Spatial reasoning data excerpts

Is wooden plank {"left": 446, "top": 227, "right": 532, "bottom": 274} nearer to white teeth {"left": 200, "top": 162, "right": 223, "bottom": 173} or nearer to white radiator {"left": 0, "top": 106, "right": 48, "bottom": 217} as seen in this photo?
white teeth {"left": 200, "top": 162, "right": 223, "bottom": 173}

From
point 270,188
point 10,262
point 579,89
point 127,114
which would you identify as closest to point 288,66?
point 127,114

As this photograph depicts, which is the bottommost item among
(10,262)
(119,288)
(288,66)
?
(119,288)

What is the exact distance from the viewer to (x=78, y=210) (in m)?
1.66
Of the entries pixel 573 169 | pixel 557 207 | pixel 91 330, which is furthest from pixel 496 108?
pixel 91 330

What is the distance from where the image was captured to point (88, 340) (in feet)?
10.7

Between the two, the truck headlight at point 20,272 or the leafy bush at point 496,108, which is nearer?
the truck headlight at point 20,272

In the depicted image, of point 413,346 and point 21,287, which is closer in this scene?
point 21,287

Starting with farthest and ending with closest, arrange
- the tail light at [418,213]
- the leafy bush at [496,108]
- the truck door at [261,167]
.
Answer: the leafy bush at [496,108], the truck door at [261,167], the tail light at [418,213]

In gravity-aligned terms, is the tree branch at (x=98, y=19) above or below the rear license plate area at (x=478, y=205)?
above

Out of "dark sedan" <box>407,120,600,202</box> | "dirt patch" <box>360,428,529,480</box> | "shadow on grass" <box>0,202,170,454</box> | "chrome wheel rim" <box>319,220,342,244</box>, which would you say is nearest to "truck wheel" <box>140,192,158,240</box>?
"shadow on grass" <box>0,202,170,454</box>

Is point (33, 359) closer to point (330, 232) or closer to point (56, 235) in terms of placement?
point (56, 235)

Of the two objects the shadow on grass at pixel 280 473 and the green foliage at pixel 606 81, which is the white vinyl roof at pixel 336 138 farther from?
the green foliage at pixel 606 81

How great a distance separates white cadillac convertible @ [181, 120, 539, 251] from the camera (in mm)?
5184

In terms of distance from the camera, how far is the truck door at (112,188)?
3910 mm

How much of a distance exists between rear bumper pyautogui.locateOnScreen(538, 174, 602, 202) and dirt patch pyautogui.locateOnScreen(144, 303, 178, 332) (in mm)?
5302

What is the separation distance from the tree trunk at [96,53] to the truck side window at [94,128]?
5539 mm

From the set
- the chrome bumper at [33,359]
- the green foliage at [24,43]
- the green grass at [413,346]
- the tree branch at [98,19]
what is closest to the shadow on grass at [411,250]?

* [AIM OF THE TASK]: Update the part of the data that opens with the line containing "From the set" and runs through the end of the data by changing "chrome bumper" to "front bumper". Return only those lines, with nothing else altered.

* [EXERCISE RESPONSE]:
From the set
- the front bumper at [33,359]
- the green foliage at [24,43]
- the green grass at [413,346]
- the tree branch at [98,19]
what is closest to the shadow on grass at [411,250]?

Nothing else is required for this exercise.